Fortunately, a fantastic teacher my senior year managed to explain what research actually is and how to do it in a way that clicked with me, and though I only had about a half a semester in which to actually make proper use of it, I now get it. Or I do enough to keep an interest in it, at least!
For me, it’s tied into the idea of writing what you know. I’m going to have a much better chance of writing an epic and believable sword fight if I know the first thing about how sword fights usually go. And not just what it looks like in various blockbuster movies, no matter how much fun they are to watch. If I know what it’s supposed to look like, then I know what I can tweak for the sake of the “cool” factor without running the risk of accidentally taking out something structural.
It’s also a great way to immerse myself in the world I’m trying to create. Instead of feeling like research is something I have to get out of the world before I can get to the actual fun stuff, it’s a way for me to get into the same world I’m planning to write about at a deeper level that will make it easier to write once I actually get down to it. I may not be a skilled sword-fighter myself, but if I know how long it takes someone to become a master in our world, and what weaknesses they might have, and what the strengths of their particular style are, I’ll be able to add those details in (or at least make sure that I don’t accidentally contradict them), and that’s only going to add to my writing.
With an essay or a research paper, the trick was to make sure I worked on a paper I was interested in. Which sadly, for research papers, was sometimes a lot easier said than done, or else the topic was specific enough that it was tailored to what we’d already read in class. But the paper that helped me figure out how to research was one that I was curious about but didn’t feel like I already knew the answer to, and that motivated me to go looking for them.

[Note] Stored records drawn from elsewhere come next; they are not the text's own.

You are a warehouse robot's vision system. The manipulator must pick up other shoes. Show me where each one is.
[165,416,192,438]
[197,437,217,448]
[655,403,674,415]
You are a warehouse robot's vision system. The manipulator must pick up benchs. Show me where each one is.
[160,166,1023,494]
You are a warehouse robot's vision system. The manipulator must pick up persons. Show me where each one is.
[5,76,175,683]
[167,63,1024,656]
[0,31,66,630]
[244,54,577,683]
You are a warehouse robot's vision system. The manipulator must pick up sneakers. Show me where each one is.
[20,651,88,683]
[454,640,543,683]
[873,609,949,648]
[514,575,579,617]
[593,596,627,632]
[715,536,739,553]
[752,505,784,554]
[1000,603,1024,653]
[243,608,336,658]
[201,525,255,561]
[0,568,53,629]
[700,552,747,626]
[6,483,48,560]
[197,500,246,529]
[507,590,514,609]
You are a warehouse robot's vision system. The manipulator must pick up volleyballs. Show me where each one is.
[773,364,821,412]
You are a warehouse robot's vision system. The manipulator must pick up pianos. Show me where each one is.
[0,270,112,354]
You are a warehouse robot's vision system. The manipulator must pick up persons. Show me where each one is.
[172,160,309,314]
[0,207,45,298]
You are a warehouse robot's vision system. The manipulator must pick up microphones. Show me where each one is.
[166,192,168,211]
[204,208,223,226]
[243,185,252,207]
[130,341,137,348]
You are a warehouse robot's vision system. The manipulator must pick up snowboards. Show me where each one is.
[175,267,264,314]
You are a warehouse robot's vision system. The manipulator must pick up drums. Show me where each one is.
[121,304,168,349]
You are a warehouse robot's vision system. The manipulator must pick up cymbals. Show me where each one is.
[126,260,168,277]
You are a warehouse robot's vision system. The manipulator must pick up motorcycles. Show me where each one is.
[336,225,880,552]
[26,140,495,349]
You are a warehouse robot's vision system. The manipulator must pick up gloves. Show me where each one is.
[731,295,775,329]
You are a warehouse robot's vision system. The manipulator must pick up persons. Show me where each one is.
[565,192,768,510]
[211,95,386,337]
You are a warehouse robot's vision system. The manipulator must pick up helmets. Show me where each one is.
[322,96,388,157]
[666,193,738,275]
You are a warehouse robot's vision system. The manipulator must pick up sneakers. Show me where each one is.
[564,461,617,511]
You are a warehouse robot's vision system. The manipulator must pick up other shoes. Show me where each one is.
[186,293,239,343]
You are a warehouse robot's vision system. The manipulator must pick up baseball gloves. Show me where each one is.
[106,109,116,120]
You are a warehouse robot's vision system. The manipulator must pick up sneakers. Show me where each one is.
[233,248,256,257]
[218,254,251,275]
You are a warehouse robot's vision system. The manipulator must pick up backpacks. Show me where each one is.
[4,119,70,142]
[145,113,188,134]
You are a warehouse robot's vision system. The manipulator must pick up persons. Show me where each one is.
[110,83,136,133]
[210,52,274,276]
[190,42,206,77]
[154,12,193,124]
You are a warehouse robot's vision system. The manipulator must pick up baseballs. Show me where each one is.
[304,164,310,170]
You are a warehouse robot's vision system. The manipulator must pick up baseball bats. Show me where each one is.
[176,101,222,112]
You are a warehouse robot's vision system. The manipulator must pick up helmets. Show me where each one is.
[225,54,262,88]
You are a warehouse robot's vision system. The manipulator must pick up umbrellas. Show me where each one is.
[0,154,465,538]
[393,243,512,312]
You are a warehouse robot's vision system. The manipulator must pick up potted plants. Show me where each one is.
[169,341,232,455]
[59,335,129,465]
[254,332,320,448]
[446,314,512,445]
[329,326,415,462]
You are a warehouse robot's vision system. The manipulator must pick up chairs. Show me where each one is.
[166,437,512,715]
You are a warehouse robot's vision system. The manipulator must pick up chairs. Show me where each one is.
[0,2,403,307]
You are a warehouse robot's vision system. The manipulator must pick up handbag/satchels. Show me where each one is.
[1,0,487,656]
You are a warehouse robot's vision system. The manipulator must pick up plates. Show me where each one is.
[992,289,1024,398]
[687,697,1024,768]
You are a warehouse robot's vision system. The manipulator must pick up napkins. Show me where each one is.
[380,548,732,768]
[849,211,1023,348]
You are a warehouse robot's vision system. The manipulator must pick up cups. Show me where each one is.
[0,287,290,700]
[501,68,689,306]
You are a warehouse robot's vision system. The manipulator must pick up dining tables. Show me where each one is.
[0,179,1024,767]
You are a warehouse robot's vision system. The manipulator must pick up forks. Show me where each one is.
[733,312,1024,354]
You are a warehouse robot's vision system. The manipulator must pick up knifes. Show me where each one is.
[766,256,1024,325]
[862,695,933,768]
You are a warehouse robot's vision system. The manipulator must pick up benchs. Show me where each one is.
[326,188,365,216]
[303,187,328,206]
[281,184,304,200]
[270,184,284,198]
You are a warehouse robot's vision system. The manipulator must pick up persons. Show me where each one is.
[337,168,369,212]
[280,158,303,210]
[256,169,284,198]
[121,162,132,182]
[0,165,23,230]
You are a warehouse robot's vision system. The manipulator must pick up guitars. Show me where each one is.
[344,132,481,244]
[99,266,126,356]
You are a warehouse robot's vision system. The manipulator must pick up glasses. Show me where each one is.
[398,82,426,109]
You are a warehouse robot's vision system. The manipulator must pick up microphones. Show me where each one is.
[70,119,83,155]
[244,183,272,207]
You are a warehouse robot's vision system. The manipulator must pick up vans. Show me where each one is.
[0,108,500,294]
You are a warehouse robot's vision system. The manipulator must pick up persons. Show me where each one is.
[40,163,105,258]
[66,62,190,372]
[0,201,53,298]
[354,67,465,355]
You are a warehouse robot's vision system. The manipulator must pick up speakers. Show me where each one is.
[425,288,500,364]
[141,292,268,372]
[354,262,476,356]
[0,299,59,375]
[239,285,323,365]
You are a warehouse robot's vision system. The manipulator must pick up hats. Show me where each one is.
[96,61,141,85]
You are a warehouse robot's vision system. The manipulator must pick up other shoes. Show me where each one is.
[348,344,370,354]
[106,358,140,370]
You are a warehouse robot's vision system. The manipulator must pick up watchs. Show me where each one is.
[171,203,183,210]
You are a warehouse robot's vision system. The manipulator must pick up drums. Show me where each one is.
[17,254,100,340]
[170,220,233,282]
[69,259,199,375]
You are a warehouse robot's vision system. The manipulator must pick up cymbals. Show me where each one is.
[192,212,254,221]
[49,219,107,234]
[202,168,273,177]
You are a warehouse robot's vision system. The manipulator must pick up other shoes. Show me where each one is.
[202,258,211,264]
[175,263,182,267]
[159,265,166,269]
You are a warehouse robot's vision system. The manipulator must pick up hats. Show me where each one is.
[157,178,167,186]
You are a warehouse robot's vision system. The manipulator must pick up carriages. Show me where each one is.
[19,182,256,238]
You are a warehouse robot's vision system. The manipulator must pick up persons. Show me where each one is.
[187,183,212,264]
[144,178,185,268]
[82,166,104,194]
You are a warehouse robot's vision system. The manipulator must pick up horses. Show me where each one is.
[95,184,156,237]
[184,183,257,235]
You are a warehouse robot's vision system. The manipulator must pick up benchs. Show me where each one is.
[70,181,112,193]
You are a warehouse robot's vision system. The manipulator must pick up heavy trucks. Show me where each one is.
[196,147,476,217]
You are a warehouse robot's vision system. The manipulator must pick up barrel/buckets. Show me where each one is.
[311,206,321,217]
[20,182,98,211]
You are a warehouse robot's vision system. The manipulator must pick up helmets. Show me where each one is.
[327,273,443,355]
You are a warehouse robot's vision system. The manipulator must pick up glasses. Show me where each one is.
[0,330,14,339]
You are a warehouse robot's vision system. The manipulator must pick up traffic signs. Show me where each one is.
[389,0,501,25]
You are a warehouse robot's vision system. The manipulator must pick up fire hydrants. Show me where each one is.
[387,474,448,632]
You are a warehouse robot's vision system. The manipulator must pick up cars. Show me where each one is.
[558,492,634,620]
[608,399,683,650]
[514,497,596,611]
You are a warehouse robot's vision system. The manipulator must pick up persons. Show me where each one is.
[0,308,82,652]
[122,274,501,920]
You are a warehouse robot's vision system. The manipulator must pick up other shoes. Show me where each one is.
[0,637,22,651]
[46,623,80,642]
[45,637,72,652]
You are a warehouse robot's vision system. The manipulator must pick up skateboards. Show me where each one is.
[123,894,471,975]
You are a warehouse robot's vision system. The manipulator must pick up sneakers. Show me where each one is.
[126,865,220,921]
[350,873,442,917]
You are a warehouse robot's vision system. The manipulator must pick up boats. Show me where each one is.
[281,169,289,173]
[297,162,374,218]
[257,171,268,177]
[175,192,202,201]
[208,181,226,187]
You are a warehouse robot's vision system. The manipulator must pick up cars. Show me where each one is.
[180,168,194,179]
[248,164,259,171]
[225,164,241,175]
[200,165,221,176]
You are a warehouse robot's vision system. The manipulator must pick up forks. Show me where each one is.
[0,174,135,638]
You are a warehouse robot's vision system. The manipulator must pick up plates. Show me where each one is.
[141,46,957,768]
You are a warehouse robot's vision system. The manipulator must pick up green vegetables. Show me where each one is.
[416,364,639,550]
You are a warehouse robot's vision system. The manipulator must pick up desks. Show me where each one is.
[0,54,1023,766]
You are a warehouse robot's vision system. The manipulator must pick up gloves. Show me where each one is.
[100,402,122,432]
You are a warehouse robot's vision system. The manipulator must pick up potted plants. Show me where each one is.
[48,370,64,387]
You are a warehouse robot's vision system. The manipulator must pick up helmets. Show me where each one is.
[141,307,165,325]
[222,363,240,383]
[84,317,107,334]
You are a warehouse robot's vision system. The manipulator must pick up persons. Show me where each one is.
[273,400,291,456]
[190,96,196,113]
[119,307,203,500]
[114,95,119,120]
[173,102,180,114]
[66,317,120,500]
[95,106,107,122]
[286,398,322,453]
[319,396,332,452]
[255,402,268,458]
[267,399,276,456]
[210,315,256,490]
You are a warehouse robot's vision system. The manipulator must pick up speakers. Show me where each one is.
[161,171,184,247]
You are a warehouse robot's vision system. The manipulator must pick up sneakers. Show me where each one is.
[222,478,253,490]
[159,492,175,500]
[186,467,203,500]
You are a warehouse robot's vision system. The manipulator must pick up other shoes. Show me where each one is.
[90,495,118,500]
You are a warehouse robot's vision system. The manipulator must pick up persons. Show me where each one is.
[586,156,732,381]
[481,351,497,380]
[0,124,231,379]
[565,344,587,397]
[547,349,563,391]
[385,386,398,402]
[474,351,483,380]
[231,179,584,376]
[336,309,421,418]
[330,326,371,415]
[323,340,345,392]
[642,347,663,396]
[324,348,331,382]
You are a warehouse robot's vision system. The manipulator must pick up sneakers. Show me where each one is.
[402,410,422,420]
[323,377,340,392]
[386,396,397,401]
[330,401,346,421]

Or in other words, to do research.
Kind of on a side note, but that’s also what got me to start reading non-fiction for fun as well. If a writer is writing truth about the world, about people, about reality, then the more we learn about that same world, about psychology, history, life, death– everything– the better we will be at writing. And that takes a certain humility. It’s hard to look for answers if you already think you have them all. But if you know there’s everything you don’t know, there’s nothing at all to stop you from looking and learning.